Journal of Liver

Role of Liver Regeneration in Hepatocellular Carcinoma

Shuwen Peng^* Department of Hepatology, University of Guizhou, Guiyang, China
^*Correspondence: Shuwen Peng, Department of Hepatology, University of Guizhou, Guiyang, China, Email:

Received: 27-Feb-2023, Manuscript No. JLR-23-21032; Editor assigned: 01-Mar-2023, Pre QC No. JLR-23-21032(PQ); Reviewed: 15-Mar-2023, QC No. JLR-23-21032; Revised: 22-Mar-2023, Manuscript No. JLR-23-21032(R); Published: 29-Mar-2023, DOI: 10.35248/2167-0889.23.12.166

Description

The liver is a vital organ that plays a crucial role in many physiological processes, such as detoxification, metabolism, and bile production. The liver has a remarkable regenerative capacity, allowing it to recover from various insults, including druginduced liver injury, viral hepatitis, and surgical resection. However, this regenerative capacity is also a double-edged sword, as it can lead to the development of Hepatocellular Carcinoma (HCC), the most common type of liver cancer. In this article, we will discuss the cellular origins of regenerating liver and HCC.

Cellular origins of regenerating liver

The liver has two sources of cells that can regenerate the organ: hepatocytes and cholangiocytes. Hepatocytes are the primary functional cells of the liver, responsible for the majority of its metabolic functions, such as protein synthesis, lipid metabolism, and detoxification. Cholangiocytes, on the other hand, are epithelial cells that line the bile ducts, which are responsible for transporting bile from the liver to the intestine. Cholangiocytes also play a crucial role in liver regeneration.

The cellular origins of liver regeneration have been extensively studied in animal models, primarily in mice. In response to liver injury, hepatocytes undergo a process called compensatory hyperplasia, in which they increase in size and number to compensate for the loss of damaged cells. This process is regulated by several signaling pathways, including the Wnt/β- catenin, Notch, and Hippo pathways, among others. Recent studies have also identified a population of liver-resident stem cells, known as Hepatic Progenitor Cells (HPCs), which can differentiate into both hepatocytes and cholangiocytes, contributing to liver regeneration.

Cholangiocytes, on the other hand, play a critical role in liver regeneration when hepatocyte proliferation is compromised, such as in chronic liver disease or extensive liver resection. Cholangiocytes can undergo a process called ductular reaction, in which they proliferate and differentiate into hepatocyte-like cells, contributing to liver regeneration. The molecular mechanisms underlying ductular reaction are not yet fully understood, but recent studies suggest that several signaling pathways, including the Notch and Hedgehog pathways, among others, may be involved.

Cellular origins of hepatocellular carcinoma

HCC is the most common type of liver cancer, accounting for 75%-85% of all cases. HCC typically develops in the setting of chronic liver disease, such as viral hepatitis B or C, alcoholic liver disease, or non-alcoholic fatty liver disease. HCC can also develop in patients with genetic liver diseases, such as hemochromatosis or alpha-1 antitrypsin deficiency.

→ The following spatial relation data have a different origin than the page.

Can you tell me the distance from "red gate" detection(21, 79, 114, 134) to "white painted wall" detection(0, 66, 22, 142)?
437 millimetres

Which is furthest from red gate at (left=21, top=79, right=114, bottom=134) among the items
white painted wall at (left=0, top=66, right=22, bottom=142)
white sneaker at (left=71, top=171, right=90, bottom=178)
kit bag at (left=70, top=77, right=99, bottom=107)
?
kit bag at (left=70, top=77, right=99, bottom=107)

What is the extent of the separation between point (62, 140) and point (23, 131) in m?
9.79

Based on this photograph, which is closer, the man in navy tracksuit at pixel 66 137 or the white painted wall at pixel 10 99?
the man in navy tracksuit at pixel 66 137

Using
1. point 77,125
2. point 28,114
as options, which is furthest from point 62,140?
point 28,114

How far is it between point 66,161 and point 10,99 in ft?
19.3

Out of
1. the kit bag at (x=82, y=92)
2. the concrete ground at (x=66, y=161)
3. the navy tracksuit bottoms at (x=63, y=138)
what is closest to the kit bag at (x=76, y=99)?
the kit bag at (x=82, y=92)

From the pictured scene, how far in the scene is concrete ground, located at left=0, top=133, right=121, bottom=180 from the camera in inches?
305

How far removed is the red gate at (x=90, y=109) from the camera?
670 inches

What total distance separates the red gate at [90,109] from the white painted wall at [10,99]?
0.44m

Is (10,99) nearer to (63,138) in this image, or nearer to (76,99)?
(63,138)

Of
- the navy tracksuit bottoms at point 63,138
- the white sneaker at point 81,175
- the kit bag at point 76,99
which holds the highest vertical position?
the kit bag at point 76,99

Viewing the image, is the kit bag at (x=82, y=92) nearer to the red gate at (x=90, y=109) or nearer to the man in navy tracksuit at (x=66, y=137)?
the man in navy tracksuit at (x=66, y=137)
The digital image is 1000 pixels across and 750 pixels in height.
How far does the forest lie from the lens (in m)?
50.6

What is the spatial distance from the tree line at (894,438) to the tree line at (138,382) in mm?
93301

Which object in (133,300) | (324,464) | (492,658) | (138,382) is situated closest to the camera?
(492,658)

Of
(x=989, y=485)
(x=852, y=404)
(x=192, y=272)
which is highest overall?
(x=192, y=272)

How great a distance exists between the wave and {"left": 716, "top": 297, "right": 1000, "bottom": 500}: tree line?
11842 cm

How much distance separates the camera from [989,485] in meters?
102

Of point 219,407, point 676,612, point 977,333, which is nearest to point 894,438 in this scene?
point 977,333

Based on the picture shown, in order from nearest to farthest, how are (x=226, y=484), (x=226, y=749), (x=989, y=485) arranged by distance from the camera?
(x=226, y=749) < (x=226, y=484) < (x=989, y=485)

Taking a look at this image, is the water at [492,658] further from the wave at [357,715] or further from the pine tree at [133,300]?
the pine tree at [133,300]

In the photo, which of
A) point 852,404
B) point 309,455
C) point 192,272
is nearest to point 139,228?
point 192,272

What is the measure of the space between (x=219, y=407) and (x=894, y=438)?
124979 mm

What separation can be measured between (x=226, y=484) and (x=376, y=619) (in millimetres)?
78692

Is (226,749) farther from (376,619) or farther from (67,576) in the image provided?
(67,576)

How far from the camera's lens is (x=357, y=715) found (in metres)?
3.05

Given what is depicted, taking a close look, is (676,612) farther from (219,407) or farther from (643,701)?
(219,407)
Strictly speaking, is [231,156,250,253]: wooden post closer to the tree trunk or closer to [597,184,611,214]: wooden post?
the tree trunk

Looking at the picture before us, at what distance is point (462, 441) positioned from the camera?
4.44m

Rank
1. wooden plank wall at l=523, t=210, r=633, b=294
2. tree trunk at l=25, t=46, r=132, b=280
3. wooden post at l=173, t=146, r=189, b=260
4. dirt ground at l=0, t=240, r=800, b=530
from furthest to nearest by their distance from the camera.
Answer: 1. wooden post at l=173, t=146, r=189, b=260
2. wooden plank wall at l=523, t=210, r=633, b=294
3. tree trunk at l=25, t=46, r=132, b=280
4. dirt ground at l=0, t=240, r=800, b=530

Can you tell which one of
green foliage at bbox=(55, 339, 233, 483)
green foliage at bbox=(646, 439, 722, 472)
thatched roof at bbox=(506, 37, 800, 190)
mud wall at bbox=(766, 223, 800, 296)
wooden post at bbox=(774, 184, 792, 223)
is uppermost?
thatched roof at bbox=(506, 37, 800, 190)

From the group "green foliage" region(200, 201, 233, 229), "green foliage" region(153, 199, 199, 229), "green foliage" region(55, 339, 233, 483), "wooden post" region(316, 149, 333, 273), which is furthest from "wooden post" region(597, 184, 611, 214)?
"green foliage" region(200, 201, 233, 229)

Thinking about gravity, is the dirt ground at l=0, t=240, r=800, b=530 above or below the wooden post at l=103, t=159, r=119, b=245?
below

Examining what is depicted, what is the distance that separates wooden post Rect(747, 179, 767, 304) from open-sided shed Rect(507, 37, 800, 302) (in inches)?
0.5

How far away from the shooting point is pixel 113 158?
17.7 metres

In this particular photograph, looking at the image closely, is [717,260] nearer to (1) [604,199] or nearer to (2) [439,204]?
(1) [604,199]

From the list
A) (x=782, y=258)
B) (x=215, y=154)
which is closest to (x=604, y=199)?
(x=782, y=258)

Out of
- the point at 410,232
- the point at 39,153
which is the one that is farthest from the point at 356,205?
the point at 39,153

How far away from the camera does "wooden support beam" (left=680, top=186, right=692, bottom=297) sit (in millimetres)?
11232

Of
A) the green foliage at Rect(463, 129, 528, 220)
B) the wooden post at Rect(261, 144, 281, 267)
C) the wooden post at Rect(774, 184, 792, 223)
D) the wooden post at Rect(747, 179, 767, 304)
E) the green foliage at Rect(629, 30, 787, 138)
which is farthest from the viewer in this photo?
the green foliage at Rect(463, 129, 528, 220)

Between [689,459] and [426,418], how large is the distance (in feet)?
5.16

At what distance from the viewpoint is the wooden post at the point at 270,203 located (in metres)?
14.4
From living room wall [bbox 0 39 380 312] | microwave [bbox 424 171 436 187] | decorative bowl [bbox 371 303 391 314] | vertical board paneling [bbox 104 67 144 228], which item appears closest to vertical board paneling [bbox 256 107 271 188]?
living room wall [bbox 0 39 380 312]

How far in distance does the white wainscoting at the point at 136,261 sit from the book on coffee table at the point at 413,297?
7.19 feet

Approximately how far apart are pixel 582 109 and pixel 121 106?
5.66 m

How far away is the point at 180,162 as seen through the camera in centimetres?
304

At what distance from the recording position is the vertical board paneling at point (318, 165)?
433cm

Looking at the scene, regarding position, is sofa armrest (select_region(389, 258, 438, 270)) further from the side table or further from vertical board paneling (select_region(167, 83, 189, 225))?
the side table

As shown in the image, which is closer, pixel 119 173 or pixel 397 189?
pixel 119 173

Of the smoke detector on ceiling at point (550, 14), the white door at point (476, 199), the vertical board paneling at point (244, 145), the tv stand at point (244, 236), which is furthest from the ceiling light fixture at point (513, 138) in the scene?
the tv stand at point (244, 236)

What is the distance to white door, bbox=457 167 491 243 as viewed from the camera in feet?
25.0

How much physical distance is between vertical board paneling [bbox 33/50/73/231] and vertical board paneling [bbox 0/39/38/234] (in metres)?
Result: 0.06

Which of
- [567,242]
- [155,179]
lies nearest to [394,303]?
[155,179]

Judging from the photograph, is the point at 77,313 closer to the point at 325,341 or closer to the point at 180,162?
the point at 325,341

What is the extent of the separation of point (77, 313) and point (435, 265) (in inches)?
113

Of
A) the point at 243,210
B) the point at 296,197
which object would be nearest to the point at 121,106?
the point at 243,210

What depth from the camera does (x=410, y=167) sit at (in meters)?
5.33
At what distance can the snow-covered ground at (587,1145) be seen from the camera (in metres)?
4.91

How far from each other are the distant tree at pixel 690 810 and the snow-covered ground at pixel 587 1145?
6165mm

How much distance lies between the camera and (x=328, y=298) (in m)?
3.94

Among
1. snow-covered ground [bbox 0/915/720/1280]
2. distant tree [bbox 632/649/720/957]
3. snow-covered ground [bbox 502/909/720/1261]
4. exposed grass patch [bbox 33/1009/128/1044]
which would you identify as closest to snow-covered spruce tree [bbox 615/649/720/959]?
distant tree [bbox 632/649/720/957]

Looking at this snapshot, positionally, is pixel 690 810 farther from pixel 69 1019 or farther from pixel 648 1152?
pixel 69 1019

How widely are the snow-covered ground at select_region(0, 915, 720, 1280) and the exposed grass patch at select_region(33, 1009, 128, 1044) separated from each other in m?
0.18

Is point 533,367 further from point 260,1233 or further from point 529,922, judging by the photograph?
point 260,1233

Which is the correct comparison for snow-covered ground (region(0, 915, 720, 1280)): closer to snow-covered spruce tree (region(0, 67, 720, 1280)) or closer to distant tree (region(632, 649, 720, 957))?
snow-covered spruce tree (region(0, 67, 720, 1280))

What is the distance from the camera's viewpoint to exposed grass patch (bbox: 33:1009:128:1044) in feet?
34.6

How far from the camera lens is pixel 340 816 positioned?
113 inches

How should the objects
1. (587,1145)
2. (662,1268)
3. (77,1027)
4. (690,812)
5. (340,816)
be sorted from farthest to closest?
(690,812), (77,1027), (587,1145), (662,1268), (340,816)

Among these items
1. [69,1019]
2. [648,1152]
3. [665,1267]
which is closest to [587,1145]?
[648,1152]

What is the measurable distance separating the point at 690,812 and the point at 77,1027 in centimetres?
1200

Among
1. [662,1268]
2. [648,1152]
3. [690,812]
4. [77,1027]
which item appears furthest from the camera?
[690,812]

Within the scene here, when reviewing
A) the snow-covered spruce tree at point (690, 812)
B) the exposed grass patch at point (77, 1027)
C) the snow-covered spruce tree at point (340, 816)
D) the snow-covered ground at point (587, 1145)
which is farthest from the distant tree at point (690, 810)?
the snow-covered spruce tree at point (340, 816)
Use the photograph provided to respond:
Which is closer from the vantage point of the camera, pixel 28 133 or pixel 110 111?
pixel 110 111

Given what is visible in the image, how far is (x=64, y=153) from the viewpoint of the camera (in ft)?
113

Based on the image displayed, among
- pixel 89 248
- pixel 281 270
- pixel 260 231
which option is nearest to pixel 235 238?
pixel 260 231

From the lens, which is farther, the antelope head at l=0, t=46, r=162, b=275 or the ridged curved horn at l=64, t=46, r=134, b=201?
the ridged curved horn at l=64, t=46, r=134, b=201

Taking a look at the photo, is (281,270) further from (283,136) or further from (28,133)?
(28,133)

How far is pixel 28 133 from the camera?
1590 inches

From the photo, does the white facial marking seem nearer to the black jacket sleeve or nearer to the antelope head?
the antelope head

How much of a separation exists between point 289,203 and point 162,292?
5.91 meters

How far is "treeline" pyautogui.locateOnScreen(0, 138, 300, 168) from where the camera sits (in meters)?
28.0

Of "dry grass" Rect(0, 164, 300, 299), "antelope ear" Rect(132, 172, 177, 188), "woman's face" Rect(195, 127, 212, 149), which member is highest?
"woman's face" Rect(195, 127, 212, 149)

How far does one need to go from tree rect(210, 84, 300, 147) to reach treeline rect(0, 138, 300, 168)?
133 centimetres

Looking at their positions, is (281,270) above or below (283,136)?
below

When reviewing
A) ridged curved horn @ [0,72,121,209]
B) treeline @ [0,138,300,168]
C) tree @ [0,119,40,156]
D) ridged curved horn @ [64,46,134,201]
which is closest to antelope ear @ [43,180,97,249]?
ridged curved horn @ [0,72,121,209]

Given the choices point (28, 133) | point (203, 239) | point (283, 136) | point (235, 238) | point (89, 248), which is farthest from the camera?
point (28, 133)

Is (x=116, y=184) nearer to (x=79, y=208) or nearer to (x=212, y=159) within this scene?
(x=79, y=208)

The cellular origins of HCC are still a matter of debate, but several hypotheses have been proposed. One hypothesis suggests that HCC develops from a population of hepatic progenitor cells, which can differentiate into both hepatocytes and cholangiocytes. This hypothesis is supported by several studies showing that HCC tumors can contain cells with both hepatocyte and cholangiocyte markers, suggesting a hybrid hepatocyte-cholangiocyte origin. However, other studies have challenged this hypothesis, showing that HCC tumors can also arise from mature hepatocytes or cholangiocytes.

Another hypothesis suggests that HCC develops from a population of liver stem cells, known as oval cells, which are activated in response to chronic liver injury. Oval cells are bipotent cells that can differentiate into both hepatocytes and cholangiocytes, and they have been implicated in liver regeneration and HCC development.